Tym większym zaskoczeniem był przebieg drugiej rundy, kiedy "Wilk" zaczął robić to, czego wymagał od niego trener Gmitruk- "chodzić" lepiej na nogach, walczyć szybciej i wyprzedzać sygnalizowane ciosy zaskoczonego sytuacją Stevensa. "W drugiej rundzie jakbym walczył z zupełnie innym bokserem. Myślałem, że on się położy, a ten  Polak zaczął walczyć tak, jakby w pierwszej rundzie nie był prawie uśpiony po moim strzale. Miałem jednak pełen spokój, bo nawet jak mnie trafiał,  nic nie bolało."- mówił po walce Stevens. Kiedy w trzecim starciu Polak wrócił do swojej maniery stania przed Stevensem,a  nie ciągłego zmieniania pozycji i bicia lewym, "Showtime" znowu poczuł się mocny. Mocny lewu sierpowy, ponownie "Wilk" jest liczony, a kiedy sędzia  pozwala dalej walczyć Polak zostaje już przy linach. Wystarczająco długo, by Stevens wyprowadził kilkanaście ciosów, z których choć doszło tylko kilka, całkowicie zastopowały Piotrka. Sędzia dawał mu przez kilkadziesiąt sekund na wyjście z lin odpowiedzenia ciosem, a kiedy Polak tego nie zrobił, słusznie przerwał walkę.

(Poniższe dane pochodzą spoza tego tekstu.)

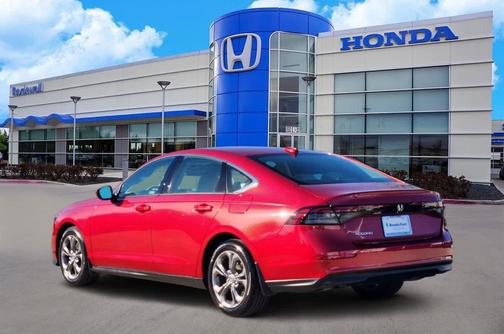 2024 Honda Accord EX 1.5T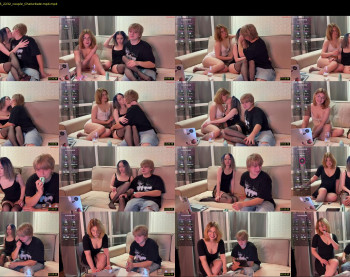 couple_of_fire_ — 41 minute Chaturbate couple cam show recording, 720p, Dec 17, 2025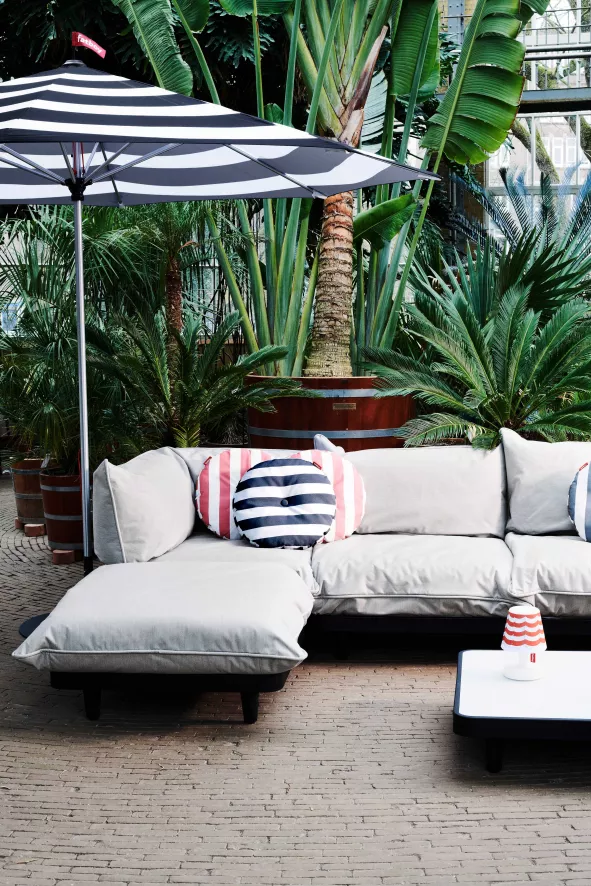 Fatboy Paletti Hocker Rock Grey - Afbeelding 6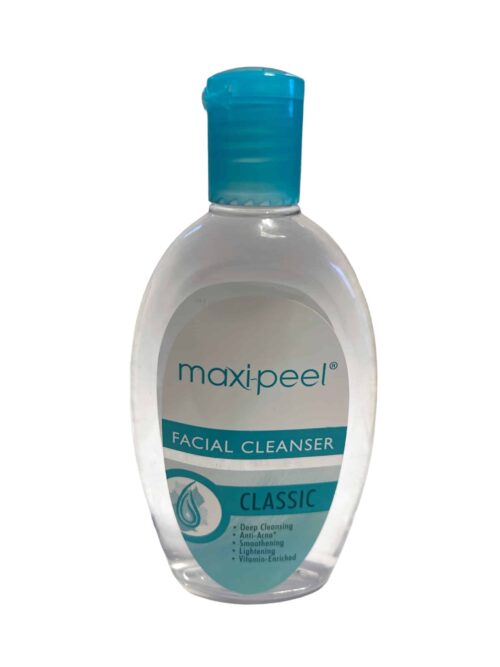 Maxipeel - Facial Cleanser - Classic - 135mL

"Co ja zrobiłem, co ja zrobiłem?"- mówił jeszcze w ringu załamany Wilczewski- "Przestałem zmieniać pozycję, zacząłem się z nim niepotrzebnie bić i przegrałem."

"Piotr  przegrał już w pierwszej rundzie, kiedy sam zwątpił po nokdaunie i na dodatek dodał Stevensowi animuszu, którego i tak Amerykaninowi nie brakowałowo."- komentuje Andrzej Gmitruk- "Chyba  po kontuzji, którą miał Piotrek walką z pięściarzem o takim stylu walki była błędem. Tak naprawdę potrzebne było mu   bardziej najpierw coś na przetarcie, ale taka była jego decyzja. W drugiej rundzie walczył jak profesor, ale nie potrafił utrzymać tego stylu boksowania, a i Stevens mu na to nie pozwolił.”